£6.69
Dreamer
Literary Titan Silver Award Winner
The year is 2347, and Ash Bennett has had enough. Life with her brilliant, secretive parents means constant running, new colonies, new rules, and strangers who never become friends. She dreams of settling somewhere she might actually fit in, maybe even scoring a date that doesn't involve a glitchy chatter bubble.
But when a quick stop on Phobos goes from routine to disaster, Ash's fragile world implodes. Stranded and hunted by enemies she doesn't understand, she's thrown together with a ragtag crew of teens just as lost as she is. There's Isaac and Isabel, telepathic twins caught between uncovering the truth about their missing parents and outrunning the Mind Squad agents they once thought were a myth; Edan, a street-smart survivor who just happens to be the prince of the space pirates; Moon, a savant who speaks code more fluently than feelings; and Xai, a mysterious blue alien boy who lingers in Ash's dreams and who might be far more real than she wants to believe.

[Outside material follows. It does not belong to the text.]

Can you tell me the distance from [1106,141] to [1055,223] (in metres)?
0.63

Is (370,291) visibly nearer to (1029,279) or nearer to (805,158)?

As Ash wrestles with grief, trust, and the colossal power flickering to life inside her, she stumbles into a prophecy that feels way too personal. Being the "chosen one" isn't what Ash signed up for. All she's ever wanted was a chance to stop running and just be a regular teenager on some boring moon colony.
With telepathic super soldiers closing in, betrayals around every corner, and a galaxy-shaking secret in her hands, Ash must decide whether to keep running or finally stand and fight. Because some destinies can't be outrun.
The Dreamer is the first book in The Black Stone Cycle, a thrilling YA sci-fi saga about found family, hidden legacies, and the messy, exhilarating journey of discovering who you really are. Fans of Firefly, Skyward, and The Expanse will feel right at home among the stars.
Praise for The Dreamer
"Indelible characters fuel this deliberately paced but wholly engaging SF story."
Kirkus Reviews
"By the time I reached the later chapters, I realized I was rooting not just for Ash but for the strange little group forming around her. The mix of loss, found family, and growing danger pulled me in. I liked that the book didn't wrap things up neatly. It left questions hanging in the air, teasing a bigger truth waiting on the other side. I enjoy stories that don't talk down to me, and this one trusted me to sit with the unknown."
Literary Titan Reviews
"The writing sets the stage for a larger saga, sweeping readers into a futuristic world with incredible detail and wonderfully diverse characters who portray queerness and neurodivergence in ways that feel neither forced nor superficial."